Computer Science Notes

Computer Science Notes

CS Notes is a simple blog to keep track about CS-related stuff I consider useful.

20 Aug 2020

Double Descent in Deep Learning

by Harpo MAxx (2 min read)

Introduction

The classical U-Shape observed when analyzing the performance (usually some loss function) of a model on testset is a fundamental property that holds regardless of the particular data set at hand and regardless of the statistical method being used.

u-shape

As it was beautifully explained in the ISLR book. This is conditioned by the Bias - Variance Trade off ( see the equation below)

var-bias-tradeoff

Variance refers to the amount by which the estimated function f would change if we estimated it using a different training data set, while Bias refers to the error that is introduced by approximating a given problem by a much simpler model. More flexible models tends to have low bias but higher variance, while more rigid models (linear regression for instance) have a higher bias but lower variance. At some point we can associate Bias with underfitting while Variance with overfitting. The U-shape will be influenced by Bias and the Variance, and depending the dataset used the U-shape can be different, although maintaining their convex property. (See the example below)

u-shape
The influence of the variance and bias in three different datasets when using more flexible models. As a general rule, as we use more flexible methods, the variance will increase and the bias will decrease. The relative rate of change of these two quantities determines whether the test MSE increases or decreases. (ISLR)

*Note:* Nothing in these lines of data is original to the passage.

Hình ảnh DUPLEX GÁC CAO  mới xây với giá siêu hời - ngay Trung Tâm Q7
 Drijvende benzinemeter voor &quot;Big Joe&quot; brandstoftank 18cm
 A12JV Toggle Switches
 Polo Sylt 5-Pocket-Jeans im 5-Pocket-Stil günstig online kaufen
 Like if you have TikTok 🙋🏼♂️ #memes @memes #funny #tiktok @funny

The double descent problem

However, recently Deep Learning researcher have observed that as they give more flexibility to a (Deep Learning) model (such as the size, epochs, etc.), the performance first gets worse and then gets better (i.e. No convex shape). This phenomenon is denoted as Deep Double Descent, which is somewhat surprising.

double-descent

Last weekend, I ran into a lovely explanation from a statistical point of view of the Double descent phenomenon from @daniela_witten one of the authors of the well-known ISLR book.

The resources

I put here some resources related with the phenomenon:

  1. An article from OPENAI about the observed Double Descent in CNN and RESTnet kind of networks.
  2. Another post from Medium that describes de Double Descent phenomenon, with point to a analogy between training neural network and fitting dense repulsive particles within a finite volume.
  3. One of the research paper describing the Double Descent phenomenon.
  4. An statistical explanation of the phenomenon from @daniela_witten in the form of a twitter thread.

TODO

Find a toy example code and dataset to test different form of double descent.